Real-time analytics is necessary to enable real-time decision making and to deliver enhanced customer experiences (download real-time whitepaper). Building a real-time application starts with connecting the pieces of your data pipeline. To make fast and informed decisions, organizations need to rapidly ingest application data, transform it into a digestible format, store it, and make it easily accessible. All at sub-second speed.
In this video, we show how an earlier version of MemSQL was able to serve as the core of a real-time analytics stack.
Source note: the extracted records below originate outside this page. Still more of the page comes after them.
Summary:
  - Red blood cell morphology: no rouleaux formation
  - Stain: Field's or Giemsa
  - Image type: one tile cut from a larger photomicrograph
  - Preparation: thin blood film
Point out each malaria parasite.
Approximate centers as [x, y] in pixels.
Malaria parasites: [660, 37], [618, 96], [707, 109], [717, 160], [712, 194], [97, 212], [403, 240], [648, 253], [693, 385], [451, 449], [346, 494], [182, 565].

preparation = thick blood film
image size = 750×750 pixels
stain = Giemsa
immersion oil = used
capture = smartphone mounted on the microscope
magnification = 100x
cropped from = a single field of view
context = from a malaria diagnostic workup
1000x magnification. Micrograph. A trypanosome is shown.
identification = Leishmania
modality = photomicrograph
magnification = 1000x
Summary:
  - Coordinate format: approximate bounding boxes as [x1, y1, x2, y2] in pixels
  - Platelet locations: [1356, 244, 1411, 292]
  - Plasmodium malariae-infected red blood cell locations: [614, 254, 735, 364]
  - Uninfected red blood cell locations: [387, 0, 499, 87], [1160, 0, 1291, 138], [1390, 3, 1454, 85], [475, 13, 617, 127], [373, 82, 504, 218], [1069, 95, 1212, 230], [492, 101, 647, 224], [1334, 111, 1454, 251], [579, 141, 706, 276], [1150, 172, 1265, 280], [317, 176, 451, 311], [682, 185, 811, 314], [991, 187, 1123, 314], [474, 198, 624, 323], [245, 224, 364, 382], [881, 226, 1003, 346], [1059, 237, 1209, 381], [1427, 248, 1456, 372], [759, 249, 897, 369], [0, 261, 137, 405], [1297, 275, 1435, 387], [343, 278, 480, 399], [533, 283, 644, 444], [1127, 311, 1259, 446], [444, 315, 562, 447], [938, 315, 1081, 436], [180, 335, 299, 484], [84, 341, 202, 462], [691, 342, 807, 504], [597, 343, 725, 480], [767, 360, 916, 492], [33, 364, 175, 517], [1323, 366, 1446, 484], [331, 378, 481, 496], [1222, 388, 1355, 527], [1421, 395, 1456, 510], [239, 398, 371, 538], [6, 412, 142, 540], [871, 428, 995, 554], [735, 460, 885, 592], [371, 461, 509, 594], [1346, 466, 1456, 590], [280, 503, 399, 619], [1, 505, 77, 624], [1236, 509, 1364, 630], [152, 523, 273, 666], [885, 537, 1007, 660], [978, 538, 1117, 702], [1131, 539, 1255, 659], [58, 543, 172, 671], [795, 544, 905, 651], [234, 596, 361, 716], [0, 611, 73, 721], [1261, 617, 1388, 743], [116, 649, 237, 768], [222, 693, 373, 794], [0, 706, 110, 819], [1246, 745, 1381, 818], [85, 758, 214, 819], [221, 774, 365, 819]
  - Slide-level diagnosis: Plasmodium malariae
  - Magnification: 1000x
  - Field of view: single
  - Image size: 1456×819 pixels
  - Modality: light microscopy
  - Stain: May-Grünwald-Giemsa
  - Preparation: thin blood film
How MemSQL Supports Analytics
Let’s briefly review MemSQL’s analytical approach. MemSQL is a database that is a real-time database, the fastest database for operational analytics. MemSQL is scalable, so you can scale to as many nodes as you want to have in your system. And MemSQL uses the proven SQL syntax; it is a relational, SQL database at its core. MemSQL has been ranked by analysts as the number one database for operational analytics.
The mission of MemSQL is to make every company a real-time enterprise. We mean to enable every company to build a real-time data pipeline and to have real-time analytics on that pipeline. So we very much care, as a company, about accelerating the way you get analytics from your data as it comes in. (Editor’s note: This includes support for business analytics (BI) dashboards, as supported by major BI tools.)
The purpose of real-time analytics is, you want to gain insights that provide meaning to your business from data as it comes in. So you don’t want to do a batch job first, then do the analytics later, or the analysis later. You want to do the analytics as your data is piping into the system. Analytics is used for building a business intelligence dashboard that’s real-time, for improving the customer experience, for increasing efficiency and for creating new revenue opportunities.
A typical real-time data pipeline is architected as follows:
- Application data is ingested through a distributed messaging system to capture and publish feeds.
- A transformation tier is called to distill information, enrich data, and deliver the right formats.
- Data is stored in an operational (real-time) data warehouse for persistence, easy application development, and analytics.
- From there, data can be queried with SQL to power real-time BI dashboards.
Let’s dive into understanding the ideal real-time stack. To create real-time analytics, to sell the idea of real-time analytics in the business, you need a BI dashboard. For all the customers we’ve worked with, there’s some sort of visualization. It’s either home-grown or it’s built using one of the third-party platforms: Tableau, Zoomdata, Looker, MicroStrategy, Qlik, you name it.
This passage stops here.